I would instead structure it like so:
In the model's repo, we have a folder speaker_embeddings, similar to the one you currently have. Within this folder, we could do 1 of 2 things:
- Save each of the arrays individually with a suffix e.g.
de_speaker_0_semantic_prompt.npy - Have a nested folder structure i.e.

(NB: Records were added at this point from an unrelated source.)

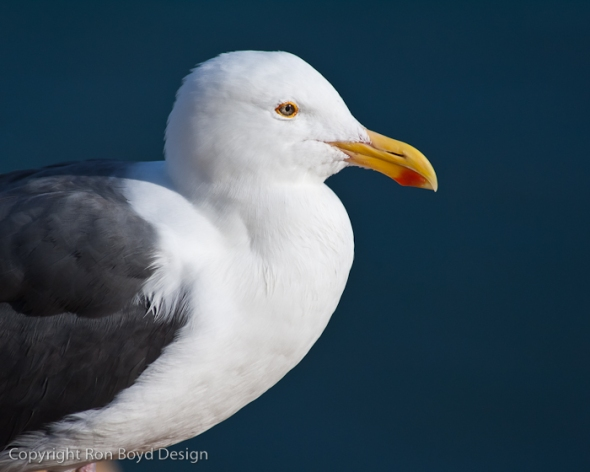 Western Gull portrait at La Jolla cove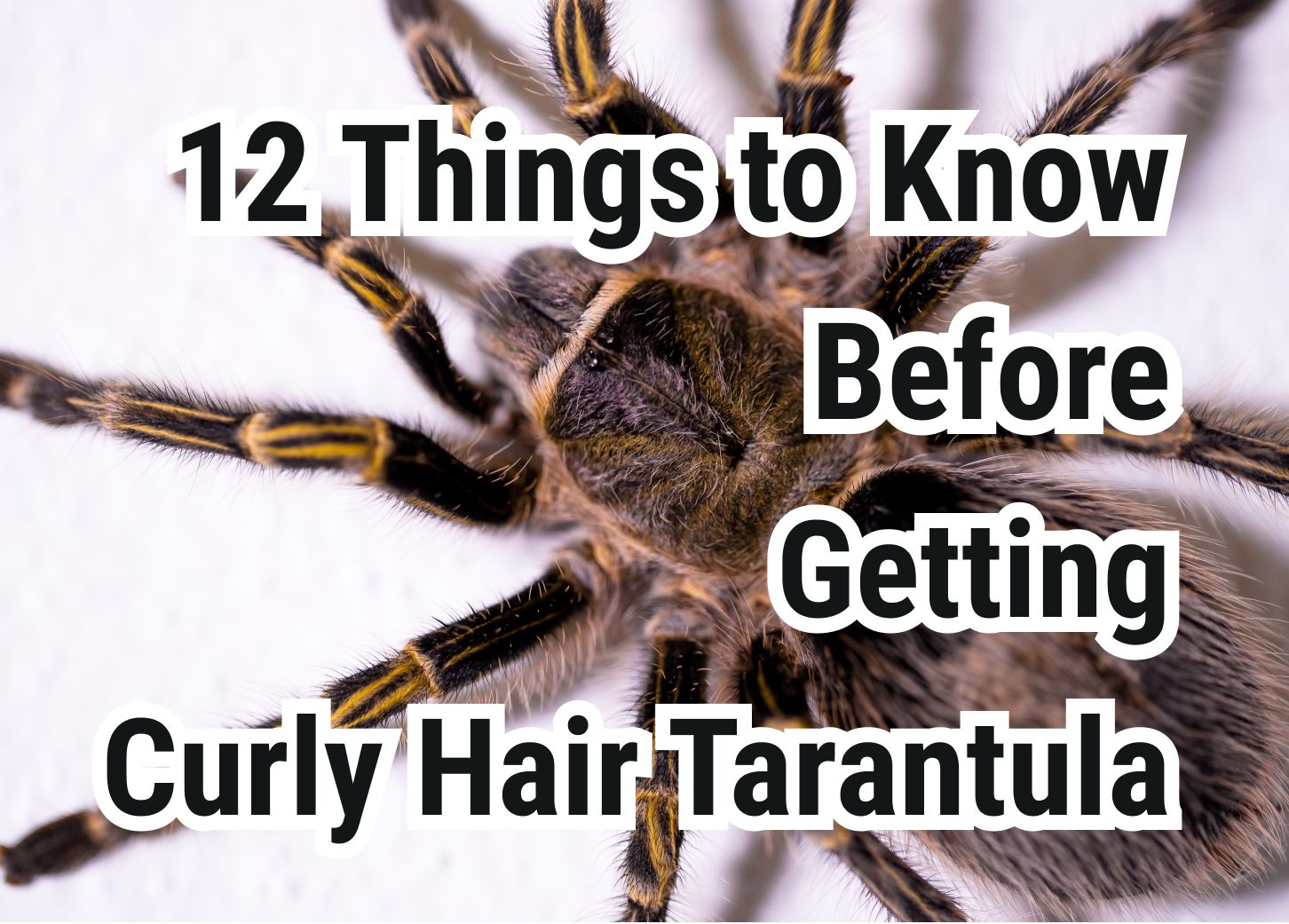 12 Important Things to Know Before Getting Curly Hair Tarantula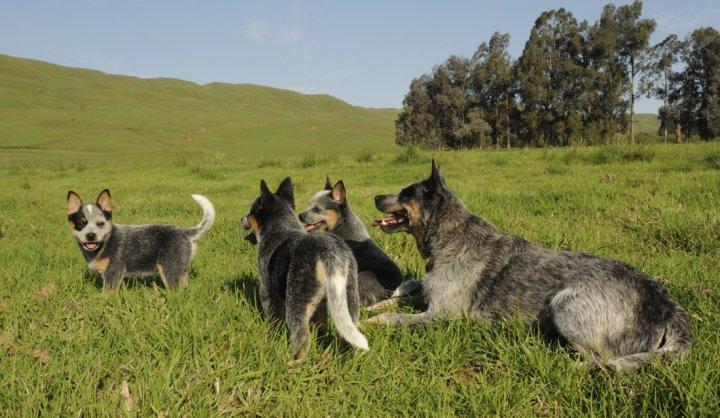 Australijos ganymo šuo - šuniukas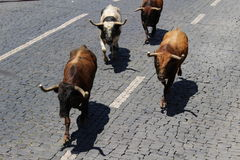 Running of the bulls in the Azores. Loose bulls run through the center of Angra do Heroísmo arena during the Sanjoaninas. This is the largest yearly festival stock photos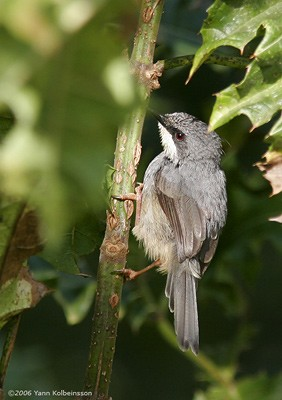 White-chinned Prinia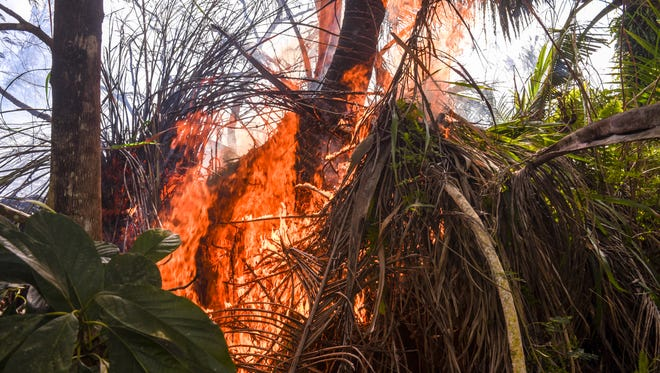 Sword grass crackles and pops after being overtaken by flames during a grassfire near a residential home along Route 17, also known as Cross Island Road, in Santa Rita on Monday, Jan. 22, 2018.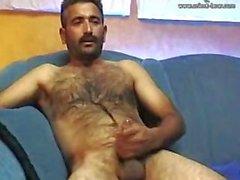 Orient björn - Verdat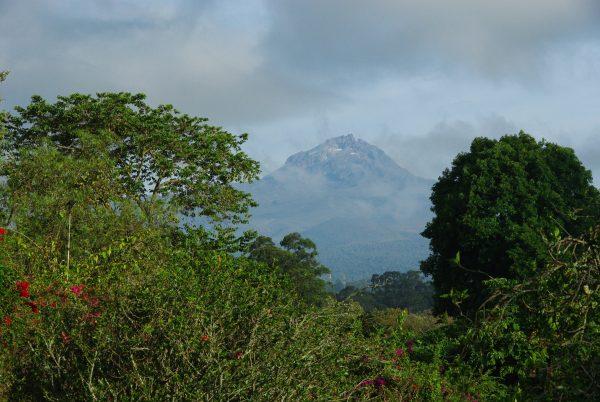 le mont Kilimandjaro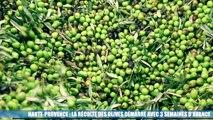 Haute-Provence : la récolte des olives commence avec 3 semaines d'avance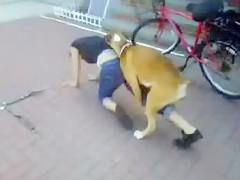 el perrito de monica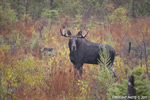 wildlife;Bull-Moose;Moose;Alces-alces;Bog;Rain;Berlin;NH;D3X;2011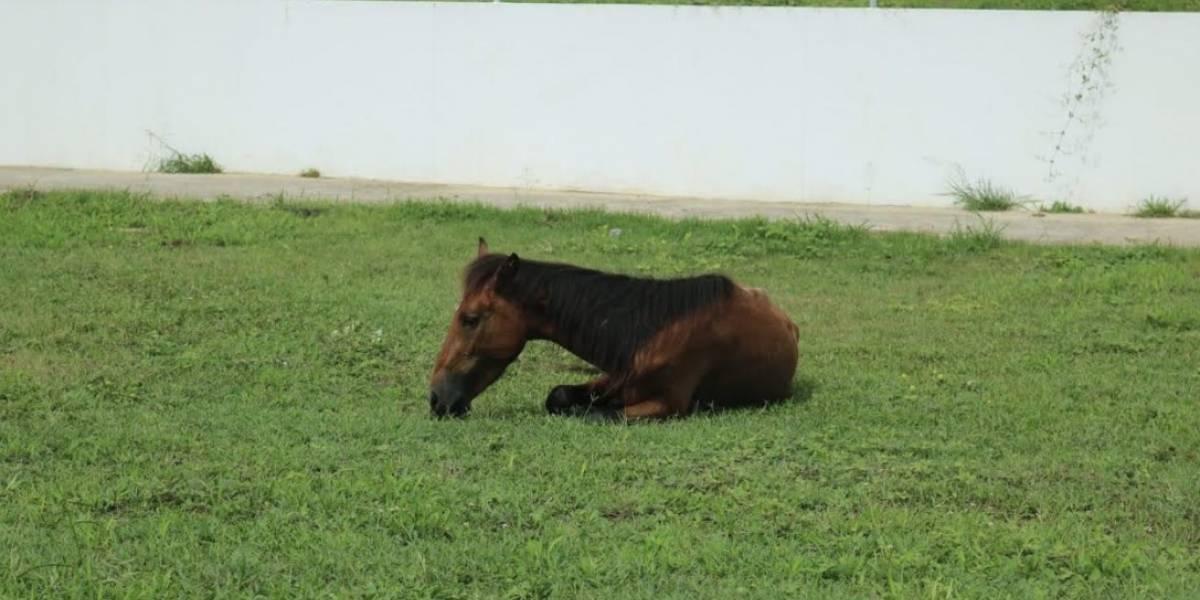 Preocupado el alcalde de Guánica con problema de caballos realengos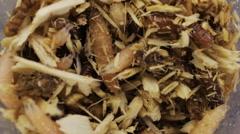 Maggots in macro Stock Footage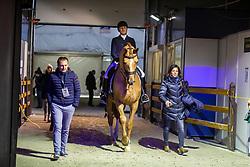 Devroe Jeroen, BEL, Hyrano<br /> Jumping Mechelen 2019<br /> © Hippo Foto - Sharon Vandeput<br />  29/12/2019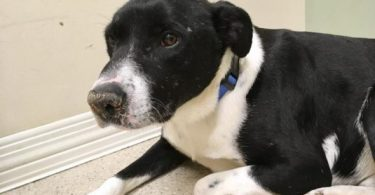 Dog Shot in the Head Survives and Seeks Family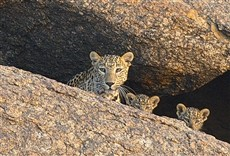 Televisión O santuário dos leopardos
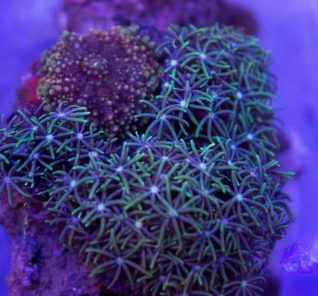 star polyps and ricordia combo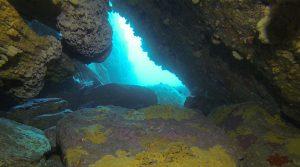 Apartments - Boat Dive Site - Double Boat Dive - Apartments - Apartments - Double Boat Dive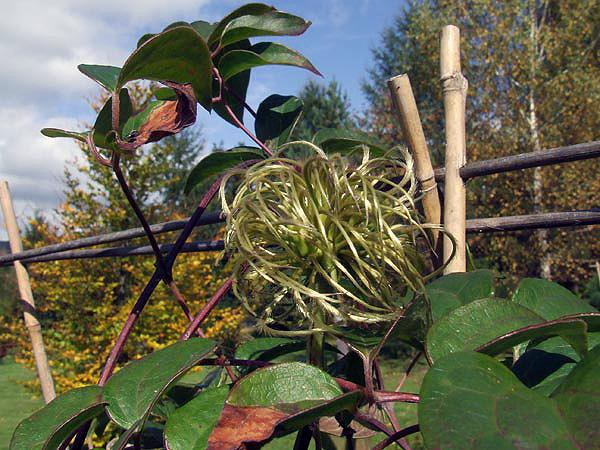 2009-jesień_4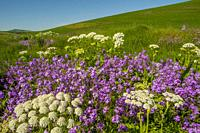 Phlox wildflowers and cow parsnip along a small creek near Pullman in Whitman County in the Palouse, Eastern Washington State, USA.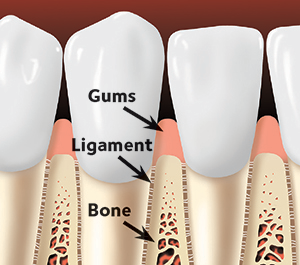 Gums, Ligaments, and bone drawing
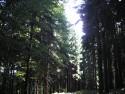 Tapeta Lesy nad Kunčinou 17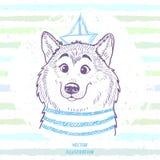 Dog marine style Stock Images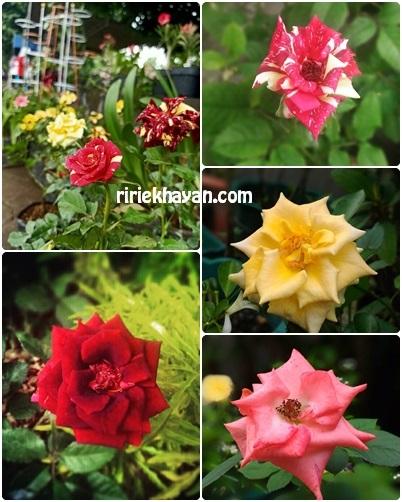Bunga-Mawar-Tidak-Berbau-Harum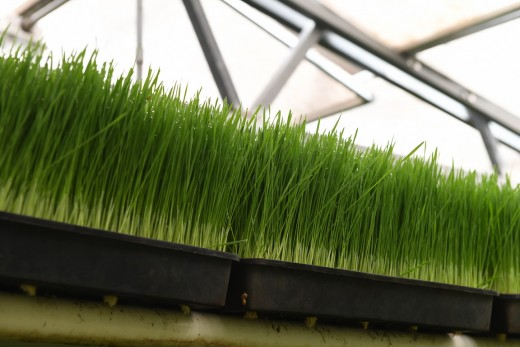 Wheatgrass is grown right onsite.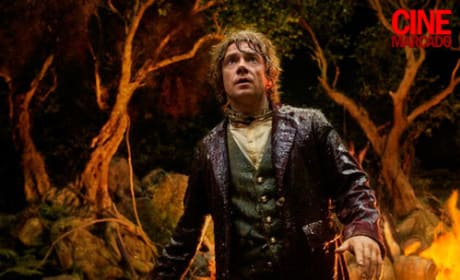 The Hobbit Gets New Stills: See More of Bilbo and Gandalf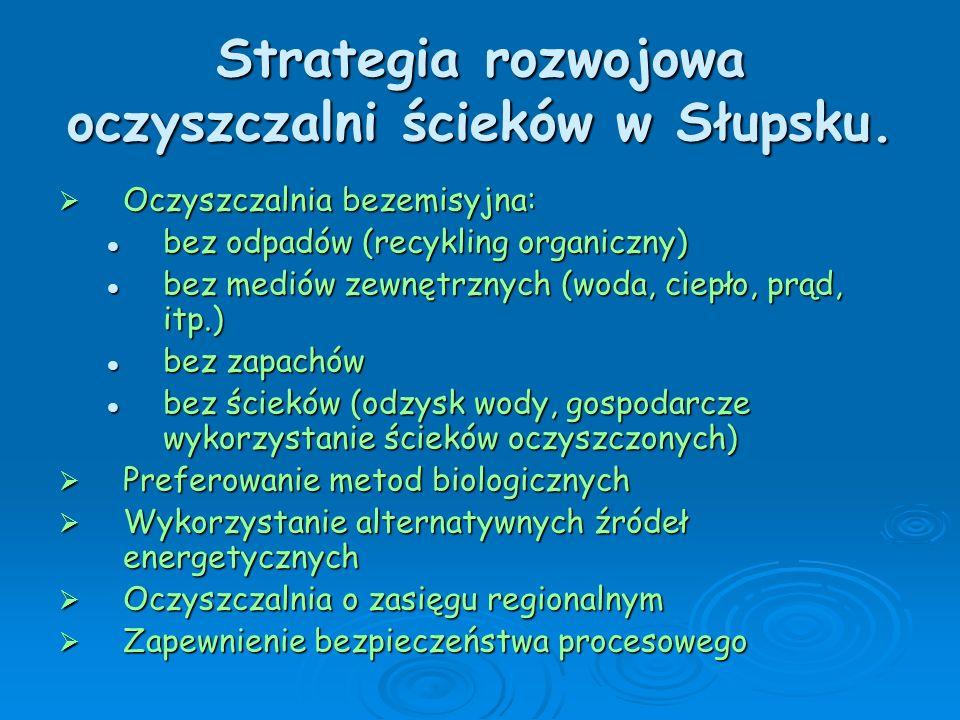 Strategia rozwojowa oczyszczalni ścieków w Słupsku.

MODEL_REPO_NAME/bark-xxx/speaker_embeddings/de_speaker_0/semantic_prompt.py
Personally, I'd go for 1.
Then at the top level of the model repo, we have a file speaker_embedding_paths.json, which is a nested dict, listing where all the files are:
{
"de_speaker_0": {
"semantic_prompt": "MODEL_REPO/bark-xxx/speaker_embeddings/de_pseaker_0_semantic_prompt.npy",
"coarse_prompt": "MODEL_REPO/bark-xxx/speaker_embeddings/de_pseaker_0_coarse_prompt.npy",
"fine_prompt": "MODEL_REPO/bark-xxx/speaker_embeddings/de_pseaker_0_fine_prompt.npy",
},
}or possibly shorter oaths just with the filename. I'd go for the full repo path, as that means others can point and use the embeddings in other repos, without having to copy.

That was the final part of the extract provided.